The proposal would direct hundreds of billions of dollars to transportation priorities, including funding for a passenger rail expansion connecting Boston and western Massachusetts.
It also reaches beyond transit, roads and bridges to suggest significant federal investment in affordable housing, education, internet access, clean energy and wastewater systems.
U.S. Rep. Peter DeFazio, an Oregon Democrat who chairs the House Transportation and Infrastructure Committee, called the bill "the most transformative and consequential infrastructure bill" in the country's history during a press conference with other House Democrats.
"Everything we have done so far, the three or four bills we've passed on COVID, they have all been mitigation for economic harm," he said. "What we need now is to begin to look forward to a brighter future. That is the recovery package. We're going to need a lot of jobs when we come out of this. A lot of jobs aren't coming back, and we're going to be in something that looks a lot more like the Great Depression than the Great Recession, so we're going to need these jobs."
President Donald Trump is reportedly considering his own $1 trillion infrastructure proposal with the existing FAST Act set to expire at the end of September.
Infrastructure investments have been eyed throughout the Trump administration as an area where the president might find common ground with a divided Congress, and the new bill comes as members of both major parties are starting to juggle election-year considerations with their public policy duties in Washington.
The bill Democrats described attempts to use infrastructure investments as a vehicle to generate new economic activity amid a national recession. National unemployment rose to a record level in April due to widespread shutdowns aimed at limiting the spread of COVID-19 before the trend inched in the other direction in May.
"It's job creating in its essence, but it's also commerce promoting," House Speaker Nancy Pelosi said at Thursday's event, pledging to bring the bill to the House floor before lawmakers recess for the July 4 holiday.

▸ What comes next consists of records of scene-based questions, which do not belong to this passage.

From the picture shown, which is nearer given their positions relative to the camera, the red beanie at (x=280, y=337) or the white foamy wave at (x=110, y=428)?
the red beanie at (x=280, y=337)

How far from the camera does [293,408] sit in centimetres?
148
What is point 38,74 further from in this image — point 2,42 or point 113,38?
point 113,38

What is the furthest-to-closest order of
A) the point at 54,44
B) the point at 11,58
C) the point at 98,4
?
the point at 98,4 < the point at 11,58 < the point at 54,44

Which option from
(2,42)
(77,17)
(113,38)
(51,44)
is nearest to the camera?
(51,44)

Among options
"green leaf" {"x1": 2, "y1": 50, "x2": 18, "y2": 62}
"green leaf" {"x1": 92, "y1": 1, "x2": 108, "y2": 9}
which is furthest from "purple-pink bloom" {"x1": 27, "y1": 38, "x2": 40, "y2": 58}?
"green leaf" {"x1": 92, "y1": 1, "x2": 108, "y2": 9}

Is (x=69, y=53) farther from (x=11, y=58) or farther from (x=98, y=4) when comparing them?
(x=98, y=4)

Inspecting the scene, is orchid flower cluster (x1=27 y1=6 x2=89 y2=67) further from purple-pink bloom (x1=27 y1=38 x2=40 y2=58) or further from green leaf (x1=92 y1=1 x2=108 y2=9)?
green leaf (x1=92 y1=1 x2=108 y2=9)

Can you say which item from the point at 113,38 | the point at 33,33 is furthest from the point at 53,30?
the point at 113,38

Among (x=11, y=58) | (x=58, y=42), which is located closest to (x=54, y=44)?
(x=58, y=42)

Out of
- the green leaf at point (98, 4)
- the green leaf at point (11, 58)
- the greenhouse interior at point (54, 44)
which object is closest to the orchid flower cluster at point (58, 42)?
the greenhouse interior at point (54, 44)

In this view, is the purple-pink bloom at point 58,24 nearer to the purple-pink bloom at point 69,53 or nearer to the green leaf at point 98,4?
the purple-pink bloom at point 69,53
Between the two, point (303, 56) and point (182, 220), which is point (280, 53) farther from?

According to a fact sheet published by the Ways and Means Committee, the $1.5 trillion plan would include more than $300 billion of spending on nationwide road and bridge maintenance, particularly aiming at the tens of thousands of structurally deficient bridges across the country.
The legislation would triple Amtrak's funding to $29 billion and direct more than $100 billion to other transit networks with a goal of deploying more zero-emission buses and encouraging commuters not to add to congestion-filled roadways.
Rep. Richard Neal, a Springfield native who chairs the House Ways and Means Committee, said his colleagues on the Transportation Committee included language he wrote "on rail transportation connecting Boston to Worcester to Springfield to Pittsfield."
Neal's office could not immediately provide details on how the legislation would support that long-sought rail project, which aims to bring passenger train service to swaths of the state west of Worcester where the MBTA does not run its commuter rail.
During the press conference, Neal said he used the New Haven, Connecticut to Springfield line, which was able to expand and run more trains with federal stimulus, as a model.
"Twelve more trains a day from Hartford to Springfield, 16 more trains a day from New Haven to Hartford -- that's what you can do with this sort of investment," he said.